→ Extract:
— Begin —

Richard Paradise, founder and executive director of the Martha’s Vineyard Film Society, is the go-to person on the Island to learn anything about film. While it’s not his favorite genre, Paradise has a wealth of knowledge about the different subgenres of horror films, and plenty of recommendations to set the stage for Halloween.
Paradise says he tends to gravitate to thriller supernatural horror films. The first classic he mentions, which would jump to a lot of people’s minds, is Stanley Kubrick’s “The Shining,” which he saw when it first came out in 1980. “It’s great when a master like Kubrick, who has a very large body of work, decides to do a supernatural film, and it’s not their normal or typical thing you would think of them doing,” Paradise says. “It’s wonderfully done, and has great actors, starring Jack Nicholson and Shelly Deval. It was a very interesting film, and maybe more so in my memory because I have been to the hotel it was shot at a couple of times. ‘The Shining’ is one of the ones I like to go back and watch every once in a while.”
Another favorite is “Poltergeist,” also by a great director, Steven Spielberg. Others that he mentions include, not surprisingly, “Frankenstein,” “Bride of Frankenstein,” and “The Invisible Man.”
“I love things that have a gothic look to them, the production styling and art direction,” he says. “‘Dracula’ fits in this subgenre. If done well, with great styling, I love it. Like the really scary Swedish film from 15 years ago, ‘Let the Right One In.’ It was remade in the United States, but I always prefer the original from the creator who came up with the idea.”
Paradise is also a great admirer of Japanese horror films. He likes “House,” about a haunted house, which has a supernatural quality that he says is done in a unique way. And Paradise greatly admires Italian horror films as well, like the classic “Suspiria,” which takes place in a ballet school.
For more contemporary examples, one that he is particularly enamored with is “Get Out” from 2017. Paradise states, “It is a perfect example of horror combined with a social consciousness underlying it, dealing with the preponderance of racism in our country.”
And for a Vineyard connection, Paradise says, “I just saw this interesting horror film that is directed by Michael Curtiz, who did ‘Casablanca.’ He made 40 to 50 other wonderful pictures, but he made three horror films in 1932–33 during the Depression, because the studios were having a hard time making money unless it was something special, like to be scared out of their wits. One of the films, ‘Doctor X,’ stars Fay Wray, the actress from ‘King Kong,’ and her daughter lives here on the Vineyard.”

— End —

→ Exercise task A: In the horror film article, where does "Suspiria" take place?
→ Exercise task B: Please say whether each statement agrees with the horror film article, answering yes or no and quoting the words that decide it: (i) Paradise saw "The Shining" when it first came out. (ii) Paradise prefers the American remake of "Let the Right One In." (iii) Michael Curtiz made three horror films during the Depression.

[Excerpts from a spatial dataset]
— Begin —

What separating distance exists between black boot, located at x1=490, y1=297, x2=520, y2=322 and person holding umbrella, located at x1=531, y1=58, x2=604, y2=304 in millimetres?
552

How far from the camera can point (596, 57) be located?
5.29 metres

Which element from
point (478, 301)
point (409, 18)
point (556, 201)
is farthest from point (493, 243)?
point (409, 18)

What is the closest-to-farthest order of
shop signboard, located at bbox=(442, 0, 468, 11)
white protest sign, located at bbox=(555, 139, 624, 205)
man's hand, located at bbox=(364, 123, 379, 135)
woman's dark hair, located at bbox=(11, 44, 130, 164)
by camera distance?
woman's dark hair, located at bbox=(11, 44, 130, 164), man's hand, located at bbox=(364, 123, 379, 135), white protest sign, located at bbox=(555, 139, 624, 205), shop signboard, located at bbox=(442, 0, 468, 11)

— End —

→ Final answer A: In a ballet school.

→ Final answer B:
(i) Yes: "which he saw when it first came out in 1980"
(ii) No: "I always prefer the original from the creator who came up with the idea"
(iii) Yes: "he made three horror films in 1932–33 during the Depression"